Buddhist monks hold portraits of top general, Min Aung Hlaing, during a rally on October 14, 2018, in front of city hall in Yangon, Myanmar. (Photo by AP)

RNA - Several thousand anti-Muslim and pro-military Buddhists marched through Yangon on Sunday, holding portraits of Myanmar’s military chief, General Min Aung Hlaing, who has been referred by the UN to the International Criminal Court (ICC) for prosecution over actions that could amount to genocide and crimes against humanity during the crackdown he has been leading against Rohingya Muslims.

 

Last year, extremist Buddhist monks rushed to help Myanmar’s military, when it intensified its crackdown campaign against Rohingya Muslims in Rakhine State.

 

The campaign – which the UN described as the textbook example of ethnic cleansing campaign – has seen mass killings, torture, and gang rape of Rohingya Muslim as well as arson attacks against their homes and farms in Rakhine.

 

Rohingya trace their presence in Rakhine back centuries, but most people Buddhist- majority Myanmar see them as unwanted immigrants from Bangladesh, with the state denying the Muslims citizenship.

 

Since August 2017, around 700,000 Rohingya Muslims have fled their villages and crossed the border into Bangladesh, where they live in overcrowded camps with limited access to food, medicine and education.

 

Sunday’s rally was staged weeks after the UN’s fact-finding mission singled out Myanmar’s military chief and five fellow senior generals in a report on the Rohingya crackdown case, and said they should be prosecuted at the ICC for committing the gravest crimes under international law against the Rohingya “with genocidal intent.”

 

A month later, the ICC’s chief prosecutor announced in September the launch of an inquiry into the Myanmar military’s actions, which led to the deportations of hundreds of thousands of Rohingya Muslims into Bangladesh.

 

The Hague-based intergovernmental ICC serves as a court of last resort, which intervenes whenever national authorities are unable or unwilling to prosecute alleged crimes.

 

The participants in Sunday’s demonstration appeared to be echoing the military chief’s angry remarks last month that the UN had no “right to interfere in” what he described as Myanmar’s domestic affairs.

 

During the rally, one of the speakers, reading from a prepared statement, said that “the people of Myanmar strongly denounce and condemn any intervention or intrusion by the foreign countries, international communities and various organizations which unrightfully manipulate our nation and our Myanmar armed forces.”

 

A Buddhist monk, Wirathu, who was also addressing demonstrators, urged the international community to stay out of what he called Myanmar’s national affairs.

 

“The day the International Criminal Court (ICC) comes to our country, that’s the day R2P (responsibility to protect) comes to our country.
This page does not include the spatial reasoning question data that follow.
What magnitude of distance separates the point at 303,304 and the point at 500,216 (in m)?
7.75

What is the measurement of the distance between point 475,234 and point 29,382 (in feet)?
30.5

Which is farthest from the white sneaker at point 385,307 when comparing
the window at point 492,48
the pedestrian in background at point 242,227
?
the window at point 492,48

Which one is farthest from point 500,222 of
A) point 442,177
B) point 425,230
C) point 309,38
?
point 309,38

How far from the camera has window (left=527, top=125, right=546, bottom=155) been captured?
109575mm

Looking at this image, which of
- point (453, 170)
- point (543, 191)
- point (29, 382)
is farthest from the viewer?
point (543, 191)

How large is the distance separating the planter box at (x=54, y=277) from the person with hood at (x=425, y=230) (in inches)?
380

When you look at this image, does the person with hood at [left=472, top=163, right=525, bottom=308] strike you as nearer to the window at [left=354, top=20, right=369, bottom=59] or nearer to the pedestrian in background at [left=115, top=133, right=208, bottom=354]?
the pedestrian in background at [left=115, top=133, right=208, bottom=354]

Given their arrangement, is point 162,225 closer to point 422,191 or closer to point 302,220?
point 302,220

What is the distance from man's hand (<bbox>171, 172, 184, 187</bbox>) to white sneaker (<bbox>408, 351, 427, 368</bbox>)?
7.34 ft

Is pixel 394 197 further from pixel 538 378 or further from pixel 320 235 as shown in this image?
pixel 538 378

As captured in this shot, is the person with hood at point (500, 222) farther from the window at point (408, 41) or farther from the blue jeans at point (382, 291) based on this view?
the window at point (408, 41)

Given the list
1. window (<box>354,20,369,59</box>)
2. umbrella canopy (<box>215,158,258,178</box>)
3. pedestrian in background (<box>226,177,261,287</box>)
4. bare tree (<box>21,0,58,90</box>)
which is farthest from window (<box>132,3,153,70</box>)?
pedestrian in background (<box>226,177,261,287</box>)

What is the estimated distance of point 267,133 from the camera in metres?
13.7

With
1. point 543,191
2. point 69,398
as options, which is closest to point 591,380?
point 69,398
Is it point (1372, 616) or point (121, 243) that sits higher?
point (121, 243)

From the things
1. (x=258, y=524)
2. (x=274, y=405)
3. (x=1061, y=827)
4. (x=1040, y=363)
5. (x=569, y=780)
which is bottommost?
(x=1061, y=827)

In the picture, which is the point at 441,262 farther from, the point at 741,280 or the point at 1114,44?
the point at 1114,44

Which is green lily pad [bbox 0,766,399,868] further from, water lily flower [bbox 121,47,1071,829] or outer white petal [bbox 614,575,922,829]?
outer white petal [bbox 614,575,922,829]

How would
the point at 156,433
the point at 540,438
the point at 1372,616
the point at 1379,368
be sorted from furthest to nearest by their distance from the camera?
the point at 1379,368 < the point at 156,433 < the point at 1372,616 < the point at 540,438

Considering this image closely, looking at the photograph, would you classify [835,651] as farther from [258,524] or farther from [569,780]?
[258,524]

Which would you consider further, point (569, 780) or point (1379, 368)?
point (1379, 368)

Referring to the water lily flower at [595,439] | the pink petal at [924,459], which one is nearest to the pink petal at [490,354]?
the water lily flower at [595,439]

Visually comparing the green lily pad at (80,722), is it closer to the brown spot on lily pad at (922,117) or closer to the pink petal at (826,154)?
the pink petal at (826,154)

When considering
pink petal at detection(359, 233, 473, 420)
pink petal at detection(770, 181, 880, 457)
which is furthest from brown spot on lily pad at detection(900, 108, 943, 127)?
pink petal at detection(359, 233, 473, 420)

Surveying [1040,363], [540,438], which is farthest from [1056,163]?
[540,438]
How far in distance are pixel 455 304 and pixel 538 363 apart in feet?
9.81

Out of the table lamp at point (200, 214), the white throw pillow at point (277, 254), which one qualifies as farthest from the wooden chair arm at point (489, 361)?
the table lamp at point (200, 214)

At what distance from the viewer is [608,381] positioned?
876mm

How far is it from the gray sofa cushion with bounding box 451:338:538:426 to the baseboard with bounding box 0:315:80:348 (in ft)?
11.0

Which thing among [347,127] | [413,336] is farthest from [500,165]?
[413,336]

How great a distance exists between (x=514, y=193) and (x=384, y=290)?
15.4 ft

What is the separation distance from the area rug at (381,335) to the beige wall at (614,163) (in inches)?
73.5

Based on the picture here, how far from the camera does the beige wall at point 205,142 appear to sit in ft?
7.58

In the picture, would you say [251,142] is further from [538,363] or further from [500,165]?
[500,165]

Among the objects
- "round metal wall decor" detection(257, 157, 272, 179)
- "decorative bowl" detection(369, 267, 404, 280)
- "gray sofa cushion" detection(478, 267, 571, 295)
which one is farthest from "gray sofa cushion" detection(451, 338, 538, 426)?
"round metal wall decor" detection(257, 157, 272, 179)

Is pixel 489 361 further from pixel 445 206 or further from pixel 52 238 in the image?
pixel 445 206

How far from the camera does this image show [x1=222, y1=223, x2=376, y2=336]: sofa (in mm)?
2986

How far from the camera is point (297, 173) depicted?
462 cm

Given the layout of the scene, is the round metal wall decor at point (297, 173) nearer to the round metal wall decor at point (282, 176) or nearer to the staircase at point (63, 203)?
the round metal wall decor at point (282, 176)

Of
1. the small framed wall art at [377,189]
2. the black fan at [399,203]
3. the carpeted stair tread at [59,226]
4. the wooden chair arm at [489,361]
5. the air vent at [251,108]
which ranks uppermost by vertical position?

That’ll be the day that Wirathu picks up a gun,” he said.

 

The Southeast Asian country is not a member of the ICC, but the membership of neighboring Bangladesh – which is bearing the brunt of Myanmar’s crackdown -- is enough basis for the court’s jurisdiction over the case, the tribunal says.

 

According to Press TV, the Myanmarese government has blocked access to the ground zero of the violence, but massive evident have so far been collected by international observers, medics, and journalists have blown the lid of the crimes.

 

The results have brought Myanmar’s de facto leader and onetime “democracy icon” Aung San Suu Kyi under fire for inaction, with critics saying she is effectively giving the green light to the army to keep up its criminal deeds by remaining tight lipped.

 

Those harsh criticisms prompted Canada to officially strip Suu Kyi of her honorary Canadian citizenship.

 

When UN report released in August, many even expected that it would lead up to the Nobel committee withdrawing the Peace Prize awarded to her back in 1991.

 

The Norwegian committee, however, argued that the prize had been awarded for achievements of the past and could not be therefore withdrawn.